# Wasserverlust Wasserfall



## Klax (31. Juli 2006)

Hallo liebe Gemeinde,

schön das ich dieses Forum gefunden habe.

Nun mein Problem :

Habe mir vor einem Jahr einen Wasserfall gebaut und habe das
Problem mit Wasserverlust ca. 200 Ltr. in der Std.

Zu den Daten

Höhe  4m
Länge 6m
Breite oben 80 bis unten 150 cm
Aufangbecken ca. 600 l ist Dicht  
Pumpe: Profimax 40.000

Habe 1mm Folie ausgelegt 150cm und darüber zum Schutz der Folie Flies
gelegt.

Nun denke ich das ich beim Modelieren Fehler gemacht habe, weil das
Wasser ca. in der Mitte  links und wohl auch rechts Wasser verliert 
Habe dann den Wasserfall Imprägniert mit mässigen Erfolg 

Nun habe ich mir gedacht den Wasserverlauf ab den mittlern Bereich auf
80 cm einzukürzen  ???

Wer kann mir mit einem Rat helfen ???

Wer hat Erfahrungen mit wieviel normalen Verlust aufgund von Verdunstung
man rechen muß ???

Werde versuchen einige Bilder hochzuladen  


viele Grüsse
Klax


----------



## Kalle (31. Juli 2006)

*AW: Wasserverlust Wasserfall*

Hallo,

also 200 Ltr/Stunde ist enorm viel. Einfach viel zu viel.  

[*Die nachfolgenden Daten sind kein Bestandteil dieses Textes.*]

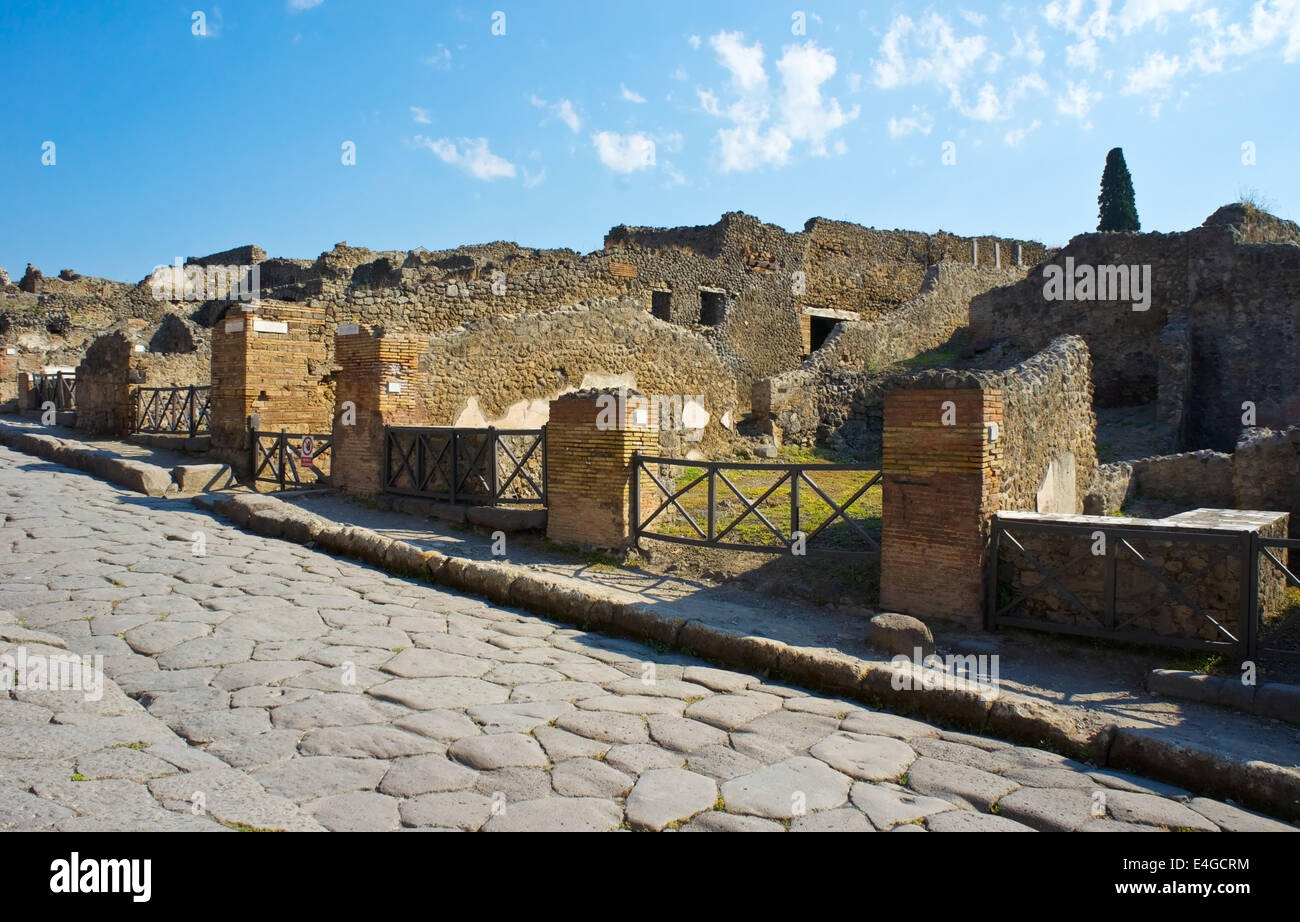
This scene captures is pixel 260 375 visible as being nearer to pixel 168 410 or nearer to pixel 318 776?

Auf die Schnelle würde ich dir empfehlen (wäre das einfachste) die Pumpenleistung zu reduzieren. Ob das bei deiner Pumpe möglich ist, das wirst du bestimmst selbst wissen.

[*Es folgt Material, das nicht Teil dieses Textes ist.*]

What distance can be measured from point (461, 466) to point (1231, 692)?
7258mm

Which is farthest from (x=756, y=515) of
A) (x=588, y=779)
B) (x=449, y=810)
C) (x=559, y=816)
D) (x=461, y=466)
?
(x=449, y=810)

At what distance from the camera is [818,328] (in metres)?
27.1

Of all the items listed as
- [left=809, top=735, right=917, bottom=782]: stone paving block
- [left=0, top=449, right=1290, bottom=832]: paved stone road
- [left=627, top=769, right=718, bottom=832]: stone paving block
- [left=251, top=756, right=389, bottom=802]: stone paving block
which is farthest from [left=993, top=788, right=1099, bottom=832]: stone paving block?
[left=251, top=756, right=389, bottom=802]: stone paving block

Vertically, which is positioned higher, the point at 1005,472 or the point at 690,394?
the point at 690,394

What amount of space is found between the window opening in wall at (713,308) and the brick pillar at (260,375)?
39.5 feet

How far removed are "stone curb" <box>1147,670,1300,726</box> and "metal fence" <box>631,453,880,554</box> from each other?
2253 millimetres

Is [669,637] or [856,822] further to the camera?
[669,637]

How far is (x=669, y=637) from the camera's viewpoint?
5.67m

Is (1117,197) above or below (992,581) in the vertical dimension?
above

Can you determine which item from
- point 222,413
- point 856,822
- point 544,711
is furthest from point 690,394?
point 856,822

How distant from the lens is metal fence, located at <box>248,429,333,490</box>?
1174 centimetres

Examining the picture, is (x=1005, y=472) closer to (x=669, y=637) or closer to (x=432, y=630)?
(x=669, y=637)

Ansonsten gibt es noch eine Möglichkeit, die dann wäre da wo viel Wasser herausspritzt, nocht etwas hochzumauern.

Sonst gibt es da - glaube ich - wahrscheinlich keine andere Möglichkeit.

Grüße

Morphantro


----------



## jochen (31. Juli 2006)

*AW: Wasserverlust Wasserfall*

Hi Klax,

200ltr/h...da staune ich wie morphantro   

also da muss schon einiges schief gelaufen sein,
das kann keine Kleinigkeit sein, ich bin gerade beim Austesten meines Wasserfalles und ich verliere so mal 100ltr. am Tag und ich hoffe noch auf die Schliche zu kommen wo das Wasser abgeht.
Bei mir sind es Falten die über verschiedenen Wegen Wasser verlieren.
Ich benutze dann wohl Bleche, Siliokon, aufgeklebte Folie (auf der Folie) um den Wasser den _richtigen_ Weg zu weißen.
Wie auf deinen Bildern zu sehen ist hast du sehr viel mit Mörtel gearbeitet, der Mörtel könnte eine Kapillarwirkung verursachen somit das viel Wasser entzogen wird.
Aber bei deinem Verlust müssen schon mehrere Faktoren zusammenwirken.

Es könnten sein,

der Mörtel (Kapillarwirkung)
zu kurze Folie am Wasserfallrand,
schlecht verlegtes Flies, das Wasser zieht,
eine defekte Folie,
undichte Klebestellen und und und...


----------



## Klax (31. Juli 2006)

*AW: Wasserverlust Wasserfall*

Hallo Morphantro,

vielen Dank für den Tipp 

Deshalb meine Frage ob eine Reduzierung in der Breite von mitterler Stelle 150cm auf 80cm was bringt ???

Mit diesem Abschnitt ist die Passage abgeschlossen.